Consider a Shape example where Circle, Square, and Star all inherit directly from Shape. This relationship is often referred to as an is-a relationship because a circle is a shape and Square is a shape. When a subclass inherits from a superclass, it can do anything that the superclass can do. Thus, Circle, Square, and Star are all extensions of Shape.

In Figure 4, the name on each of the objects represents the Draw method for the Circle, Star, and Square objects, respectively. When we design this Shape system it would be very helpful to standardize how we use the various shapes. Thus, we could decide that if we want to draw a shape, no matter what shape, we will invoke a method called draw. If we adhere to this decision, whenever we want to draw a shape, only the Draw method needs to be called, regardless of what the shape is. Here lies the fundamental concept of polymorphism it is the individual object's responsibility, be it a Circle, Star, or Square, to draw itself.

Figure 4 The shape hierarchy.

Polymorphism

Polymorphism literally means many shapes. Although polymorphism is tightly coupled to inheritance, it is often cited separately as one of the most powerful advantages to object-oriented technologies. When a message is sent to an object, the object must have a method defined to respond to that message. In an inheritance hierarchy, all subclasses inherit the interfaces from their superclass. However, because each subclass is a separate entity, each might require a separate response to the same message.
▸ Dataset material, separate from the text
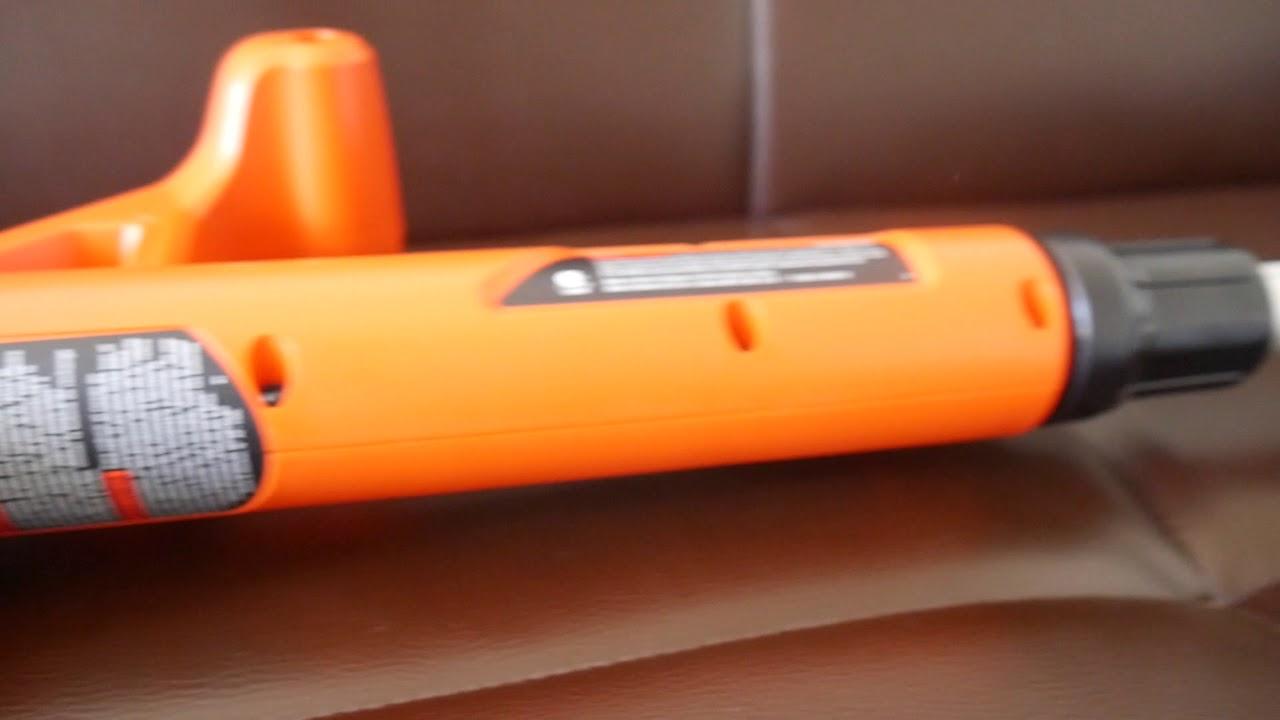 Black Decker Lst201 20v Max Lithium Ion String Trimmer Edger 10 59 Youtube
For example, consider the Shape class and the behavior called Draw. When you tell somebody to draw a shape, the first question he asks is "What shape?" He cannot draw a shape, as it is an abstract concept (in fact, the Draw() method in the Shape code following contains no implementation). You must specify a concrete shape. To do this, you provide the actual implementation in Circle. Even though Shape has a Draw method, Circle overrides this method and provides its own Draw() method. Overriding basically means replacing an implementation of a parent with one from a child.
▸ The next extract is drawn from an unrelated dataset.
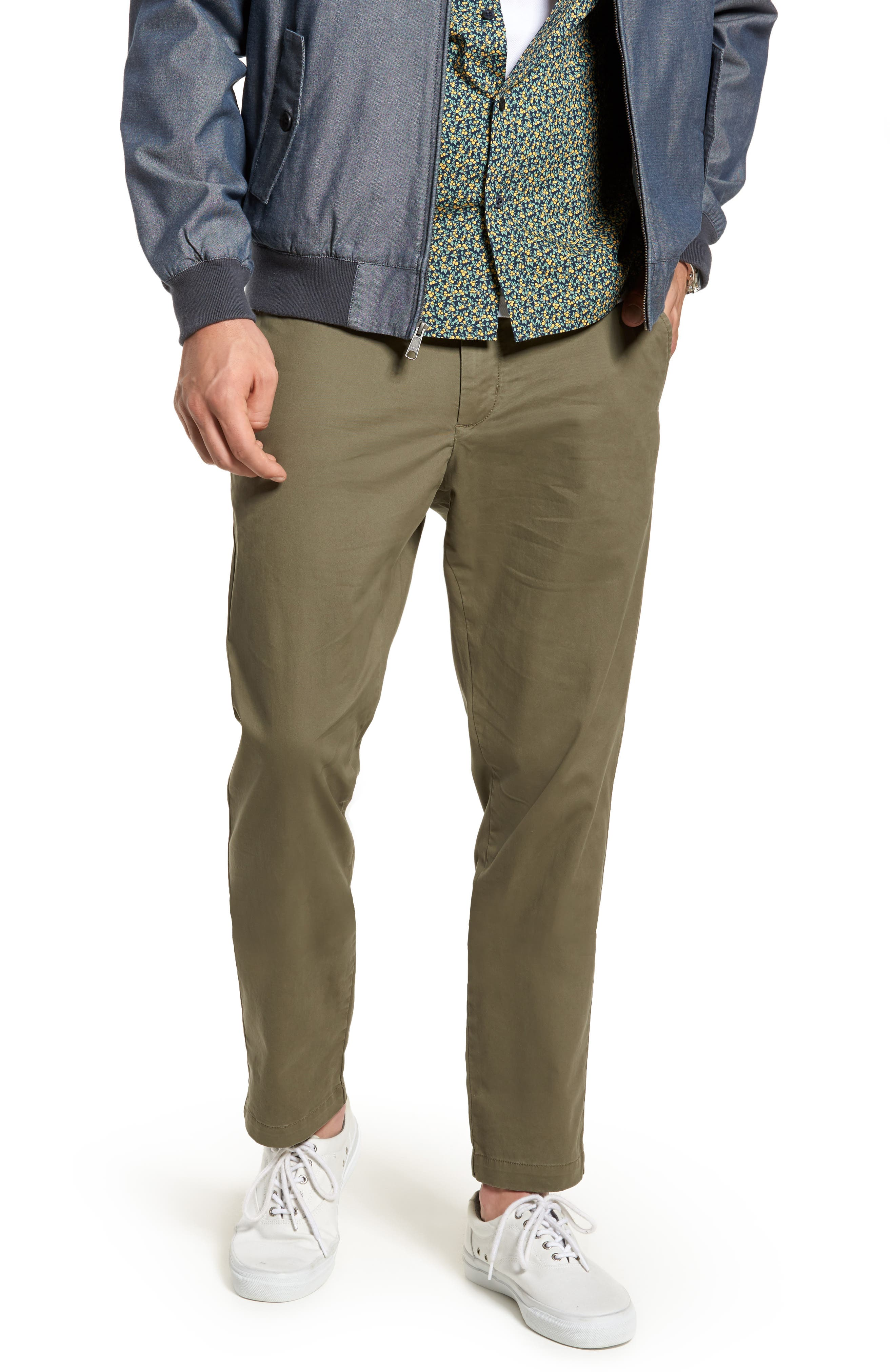 Fremont Relaxed Slim Fit Chinos,                             Main thumbnail 4, color,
For example, suppose you have an array of three shapes Circle, Square, and Star. Even though you treat them all as Shape objects, and send a Draw message to each Shape object, the end result is different for each because Circle, Square, and Star provide the actual implementations. In short, each class is able to respond differently to the same Draw method and draw itself. This is what is meant by polymorphism.

Consider the following Shape class:

public abstract class Shape{
   private double area;
   public abstract double getArea();
}

The Shape class has an attribute called area that holds the value for the area of the shape. The method getArea() includes an identifier called abstract. When a method is defined as abstract, a subclass must provide the implementation for this method; in this case, Shape requires subclasses to provide a getArea() implementation. Now, let's create a class called Circle that inherits from Shape (the extends keyword signifies that Circle inherits from Shape):

public class Circle extends Shape{
   double radius;
   public Circle(double r) {
      radius = r;
   }
   public double getArea() {
      area = 3.14*(radius*radius);
      return (area);
   };
}

We introduce a new concept here called a constructor. The Circle class has a method with the same name, Circle. When the names are the same and no return type is provided, the method is a special method, called a constructor. Consider a constructor the entry point for the class, where the object is constructed; the constructor is a good place to perform initializations.

The Circle constructor accepts a single parameter, representing the radius, and assigns it to the radius attribute of the Circle class.

The Circle class also provides the implementation for the getArea method, originally defined as abstract in the Shape class.

We can create a similar class, called Rectangle:

public class Rectangle extends Shape{
   double length;
   double width;
   public Rectangle(double l, double w){
      length = l;
      width = w;
   }
   public double getArea() {
      area = length*width;
      return (area);
   };
}

Now, we can create any number of Rectangles, Circles, and so forth and invoke their getArea() method because we know that all Rectangles and Circles inherit from Shape and all Shape classes have a getArea() method. If a subclass inherits an abstract method from a superclass, it must provide a concrete implementation of that method, or else it will be an abstract class itself (see Figure 5 for a UML diagram).

Figure 5: Shape UML diagram.

Thus, we can instantiate the Shape classes in this way:

Circle circle       = new Circle(5);
Rectangle rectangle = new Rectangle(4,5);

Then, using a construct such as a stack, we can add these Shape classes to the stack:

stack.push(circle);
stack.push(rectangle);

Now comes the fun part. We can empty the stack, and we do not have to care about what kind of Shape classes are in it:

while ( !stack.empty()) {
   Shape shape = (Shape) stack.pop();
   System.out.println ("Area = " + shape.getArea());
}

In reality, we are sending the same message to all the shapes:

shape.getArea()

However, the actual behavior that takes place depends on the type of shape. For example, Circle will calculate the area for a circle, and Rectangle will calculate the area of a rectangle. In effect (and here is the key concept), we are sending a message to the Shape classes and experiencing different behavior depending on what subclass of Shape is being used.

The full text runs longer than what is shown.